Spiking Neural Network Decoders of Finger Forces from High-Density Intramuscular Microelectrode Arrays

Restoring naturalistic finger control in assistive technologies requires the continuous decoding of motor intent with high accuracy, efficiency, and robustness. Here, we present a spike-based decoding framework that integrates spiking neural networks (SNNs) with motor unit activity extracted from high-density intramuscular microelectrode arrays. We demonstrate simultaneous and proportional decoding of individual finger forces from motor unit spike trains during isometric contractions at 15% of maximum voluntary contraction using SNNs.
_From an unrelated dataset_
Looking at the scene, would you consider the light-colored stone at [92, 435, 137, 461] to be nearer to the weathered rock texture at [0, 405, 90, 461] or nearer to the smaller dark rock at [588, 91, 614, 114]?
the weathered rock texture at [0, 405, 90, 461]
We systematically evaluated alternative SNN decoder configurations and compared two possible input modalities: physiologically grounded motor unit spike trains and spike-encoded intramuscular EMG signals. Through this comparison, we quantified trade-offs between decoding accuracy, memory footprint, and robustness to input errors. The results showed that shallow SNNs can reliably decode finger-level motor intent with competitive accuracy and minimal latency, while operating with reduced memory requirements and without the need for external preprocessing buffers. This work provides a practical blueprint for integrating SNNs into finger-level force decoding systems, demonstrating how the choice of input representation can be strategically tailored to meet application-specific requirements for accuracy, robustness, and memory efficiency.